A discussão sobre a migração tem suscitado uma série de dúvidas. Por isso é importante refletir. Mendes sugeriu alguns critérios a serem levados em consideração na decisão sobre a migração para o regime de previdência complementar: em primeiro lugar, é importante fazer o cálculo de benefício especial, isto é, do valor da compensação financeira a ser paga ao servidor pelos valores recolhidos acima do teto do Regime Geral de Previdência Social (RGPS) no período anterior à migração. Alguns tribunais já estão fornecendo esse cálculo, mediante solicitação do interessado. Esse cálculo, no entanto, é uma simulação e, como tal, não tem caráter vinculante. Há também um simulador do Funpresp disponível. Em segundo lugar, aqueles servidores que têm cônjuge no serviço público tendem a sofrer uma limitação no valor dos benefícios pagos, conforme sinalizaram as propostas recentes de reforma da previdência. Nesse caso, o ideal é que ao menos um dos cônjuges migre, mesmo que tenham dependentes.  Em terceiro lugar, é bom ter em mente que há uma tendência clara de que um próximo governo revise a questão da alíquota de 11%, que pode sofrer uma majoração de até 18%.
Já o juiz federal Bruno Lorencini, em sua exposição com o tema Benefício Especial: natureza jurídica, reajustamento e tributação, explicou as razões que o levaram a fazer a opção pelo regime de previdência complementar.
Antes disso, porém, enumerou algumas das vantagens da migração: contribuição do servidor pelo teto do Regime Geral de Previdência Social; direito ao benefício especial para complementar o valor da aposentadoria e possibilidade de adesão do Funpresp-Jud como participante patrocinado, isto é, com direito à contribuição da União de até 8,5%. Na prática, isso representa uma contribuição maior ao IRPF, mas também um valor maior no salário líquido.
Em seguida, o magistrado comentou algumas regras legais referentes à migração, contidas na Lei 10.887/04, tais como o cálculo do benefício especial, o momento do pagamento da pensão, a atualização do benefício especial e as condições de migração. Não apenas isso, mas o palestrante apontou ainda alguns poucos problemas que podem surgir dessas regras.
O magistrado lembrou também algumas discussões que existem sobre a natureza jurídica do benefício especial, que pode ter caráter previdenciário ou indenizatório. Foram identificadas três correntes na teoria dessa discussão: a primeira, chamada teoria fraca, defende seu caráter previdenciário; a segunda, denominada de teoria forte, alinha-se com o caráter indenizatório; a terceira, que seria uma teoria mista, entende pelo caráter compensatório dos valores recolhidos além do teto do regime geral. Há uma sensível tendência, embasada em bons pareceres, de se considerar a natureza indenizatória do benefício especial, o que inclusive afastaria a incidência de IRPF e de contribuição previdenciária.

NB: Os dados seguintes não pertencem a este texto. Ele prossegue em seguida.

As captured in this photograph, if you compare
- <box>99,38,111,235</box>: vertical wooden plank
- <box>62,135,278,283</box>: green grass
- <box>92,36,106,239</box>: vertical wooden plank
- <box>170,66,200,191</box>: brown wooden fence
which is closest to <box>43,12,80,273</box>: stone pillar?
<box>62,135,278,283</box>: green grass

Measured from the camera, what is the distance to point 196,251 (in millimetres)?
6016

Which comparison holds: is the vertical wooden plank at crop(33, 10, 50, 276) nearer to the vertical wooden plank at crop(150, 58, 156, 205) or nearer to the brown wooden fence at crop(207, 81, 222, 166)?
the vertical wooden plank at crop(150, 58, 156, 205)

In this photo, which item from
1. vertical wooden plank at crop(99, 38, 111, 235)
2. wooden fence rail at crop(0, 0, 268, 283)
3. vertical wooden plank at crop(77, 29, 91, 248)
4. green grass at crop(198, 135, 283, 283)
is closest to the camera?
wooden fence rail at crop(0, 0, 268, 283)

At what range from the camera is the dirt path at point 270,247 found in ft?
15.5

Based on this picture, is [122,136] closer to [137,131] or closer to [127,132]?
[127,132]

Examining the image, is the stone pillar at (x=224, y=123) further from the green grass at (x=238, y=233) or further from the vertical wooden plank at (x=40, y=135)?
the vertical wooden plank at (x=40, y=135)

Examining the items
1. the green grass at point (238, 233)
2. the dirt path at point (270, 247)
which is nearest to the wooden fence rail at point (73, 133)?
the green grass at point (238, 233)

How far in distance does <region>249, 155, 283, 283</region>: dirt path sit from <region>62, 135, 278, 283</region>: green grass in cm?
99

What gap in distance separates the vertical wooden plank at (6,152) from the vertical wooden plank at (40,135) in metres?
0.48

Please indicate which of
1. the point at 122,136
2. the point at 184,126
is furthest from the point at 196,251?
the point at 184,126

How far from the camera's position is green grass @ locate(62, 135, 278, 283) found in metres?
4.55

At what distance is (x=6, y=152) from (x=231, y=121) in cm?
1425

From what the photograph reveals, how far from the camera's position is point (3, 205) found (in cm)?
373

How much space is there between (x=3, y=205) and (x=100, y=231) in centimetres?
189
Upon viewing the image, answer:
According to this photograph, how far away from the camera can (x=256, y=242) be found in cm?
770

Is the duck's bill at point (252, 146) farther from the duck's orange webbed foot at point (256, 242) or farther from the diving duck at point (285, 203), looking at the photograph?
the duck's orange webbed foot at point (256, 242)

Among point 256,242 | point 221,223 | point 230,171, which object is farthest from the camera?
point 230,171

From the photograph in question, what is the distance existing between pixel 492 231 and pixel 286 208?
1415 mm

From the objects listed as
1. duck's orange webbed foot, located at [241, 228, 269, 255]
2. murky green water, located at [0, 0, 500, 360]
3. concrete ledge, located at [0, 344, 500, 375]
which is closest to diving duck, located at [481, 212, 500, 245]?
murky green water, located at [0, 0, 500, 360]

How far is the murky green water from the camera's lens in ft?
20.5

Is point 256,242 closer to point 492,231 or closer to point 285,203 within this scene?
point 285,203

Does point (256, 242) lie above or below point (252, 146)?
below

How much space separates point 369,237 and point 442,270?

Além disso, foi salientada a segurança jurídica do benefício especial: considerado o ato jurídico perfeito da migração, as condições do “contrato” não podem ser alteradas unilateralmente; o direito ao benefício especial está adquirido no momento da migração; por fim, o ato jurídico é regido pelos princípios da boa-fé e da proteção da confiança.
Segundo Lorencini, o que motivou sua migração para o regime de previdência complementar foram alguns fatores: a vontade de diminuir sua “parceria” com a União Federal; recolher menos aos cofres do Tesouro; a crença na tendência de que o Regime Próprio de Previdência Social RPPS tende a piorar; bem como a crença de que os institutos da paridade e da integralidade estão se tornando ilusórios diante do não reajuste dos salários.
Por fim, o palestrante expôs o que ele vê como vantagens da migração. Ele julga que as contribuições do patrocinador (no caso do Funpresp-Jud, a União) são atrativas. Disse que os valores recolhidos pelo interessado podem ser resgatados, conforme uma tabela, se o servidor decidir sair da carreira ou se aposentar. O magistrado concluiu apontando que há uma solidez no regulamento e na implementação do Funpresp-Jud, apesar das questões relacionadas à “governança”.